Revenue Secretary Says Budget Cuts Not Definite
CHARLESTON — The administration has yet to decide on mid-year budget cuts despite drops in coal and natural gas severance tax revenue, lawmakers were told Monday.
Executive branch agencies have been working on contingency plans since September should a 4.6 percent mid-year budget cut of as much as $100 million is ordered by Gov. Jim Justice, Revenue Secretary Dave Hardy told the Legislature’s Joint Committee on Finance during November interim meetings at the Capitol. They’re holding off on the cuts until they see what tax collections for November and December will be, he said.

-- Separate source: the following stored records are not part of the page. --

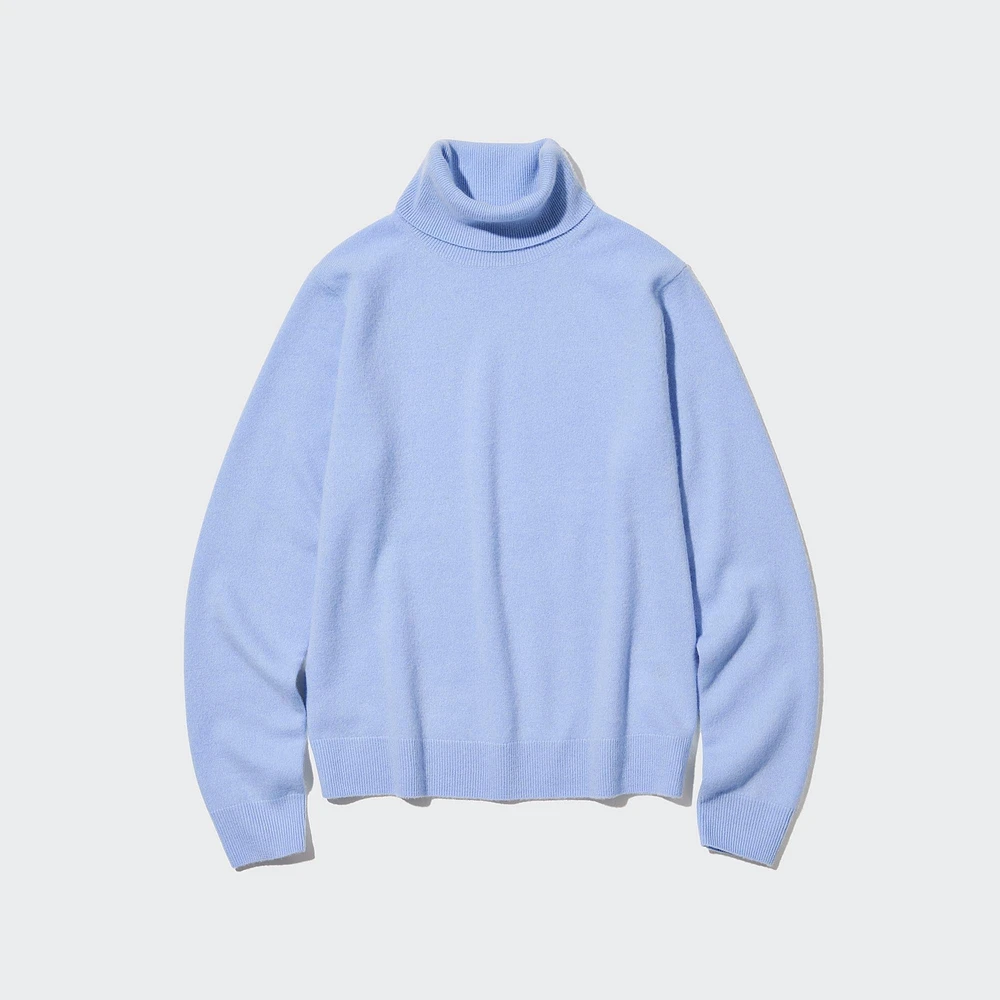 CASHMERE TURTLE NECK SWEATER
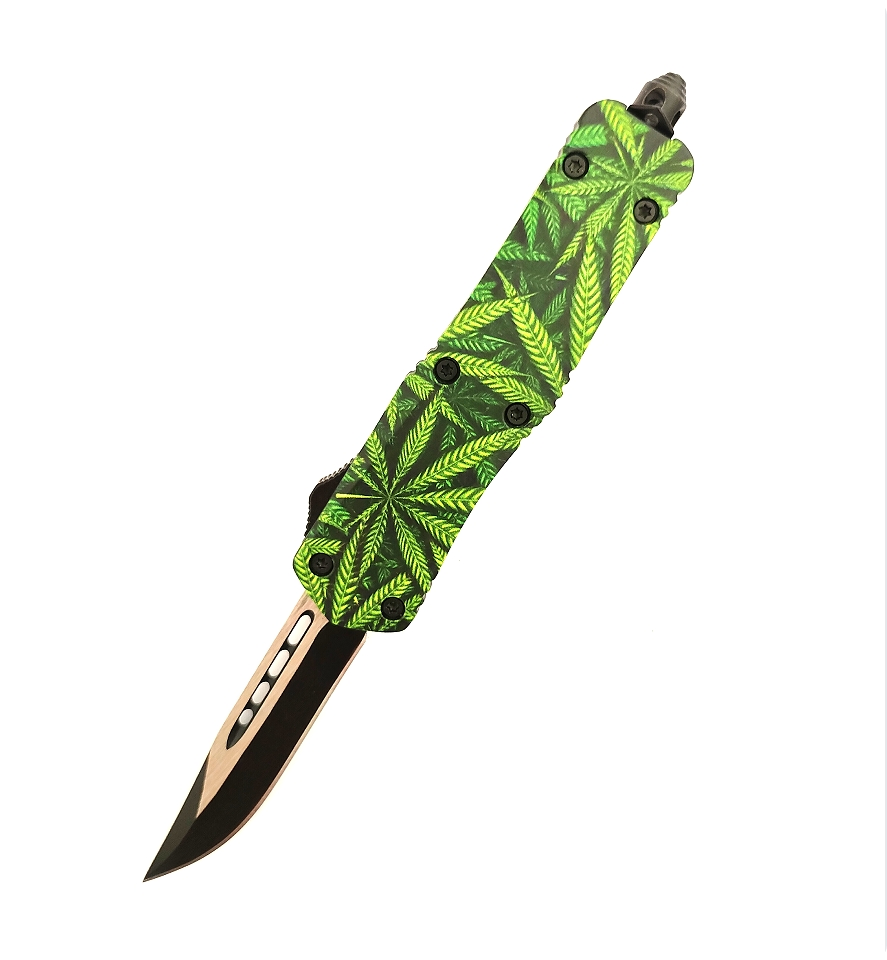 Small Otf Custom Blade Survival Emergency Tactical Gear Automatic out The Front Knife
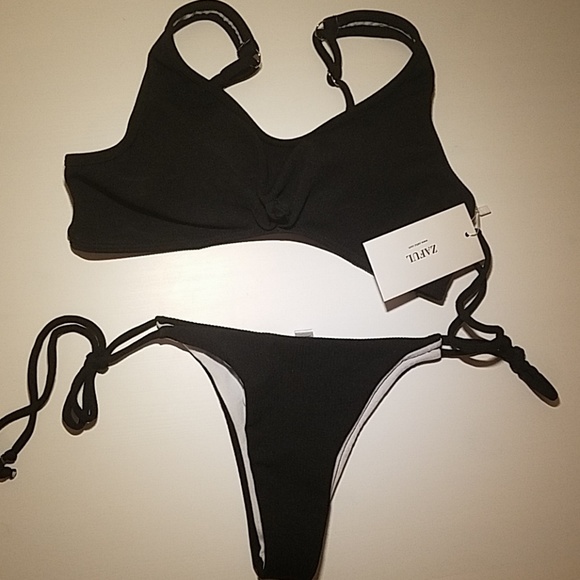 Zaful Other - NWT Black Zaful Mini Knot Bikini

“There’s no definite plan on what type of budget cut, if any, needs to be made, but we are continuing daily to monitor our budget through November,” Hardy said. “Of course, December is a good marker as well, because December will be…halfway through the fiscal year. So that’s where we are today.”
The Department of Revenue at the end of October announced the state was making preparations for a possible mid-year $100 million cut to the general revenue budget. Year-to-date collections of $1.452 billion as of the end of October were $33 million less than the $1.485 billion revenue officials estimated.
Four months into fiscal year 2020 and state revenue has seen a 2 percent drop, with three out of the last four months coming in below estimates.
Mark Muchow, deputy secretary of the Department of Revenue, placed the blame for decreased revenue squarely on the shoulders of lower-than-expected severance tax collections for coal and natural gas.
Year-to-date severance tax collections of $75.9 million were 7 percent below projections.
“We’ve had some significant drops in international exports and we’re also being squeezed on the domestic side by very, very low energy prices, particularly natural gas, which is causing a significant decline in electric power generation from coal because gas competes with coal,” Muchow said.
Despite natural gas competes with coal, West Virginia isn’t benefiting much from revenues from natural gas production, which Muchow said are down 50 percent from last year. Muchow said this was due to the halting of construction work on the Atlantic Coast Pipeline and the Mountain Valley Pipeline, as well as how West Virginia’s natural gas is priced.
“It’s the natural gas revenues that are really down,” Muchow said. “We had progress impeded on some interstate pipelines and in the recent year or so we had a merger of local prices of natural gas at the pipeline compared to Henry Hub, the national standard.
“We’re beginning to separate again where there’s a separation where our prices are lower than Henry Hub. Now Henry Hub is down significantly as well because there’s just a flood of natural gas out there across the country keeping prices low, negatively affecting not only the gas industry but also the coal industry,” he said.
Muchow said the state will have to wait until the end of December to decide on any mid-year budget cuts due to how state holidays fall in November, which determine how taxes are collected.
“There are certain months of the year that I hate and one of those months is November,” Muchow said. “The reason why I don’t like November is because when I look at the calendar and I look at the holidays that state employees have, the last collection day for this month is the 27th. So, when the final numbers come in for November, they will look bad compared to last year because we’re missing the tail end of that month.
“Let’s wait until we get through December to see how we are in terms of our revenues for the year,” Muchow said.
How revenues will affect the general revenue budget for fiscal year 2021, which will be presented by Justice to the Legislature during the 2020 legislative session in January remains to be seen, Hardy said.
“As far as next year’s budget, I don’t think we’ve even gotten to the point of reaching a conclusion on whether we’re going to try to make those types of cuts in the budget that we’ll be proposing in January,” Hardy said.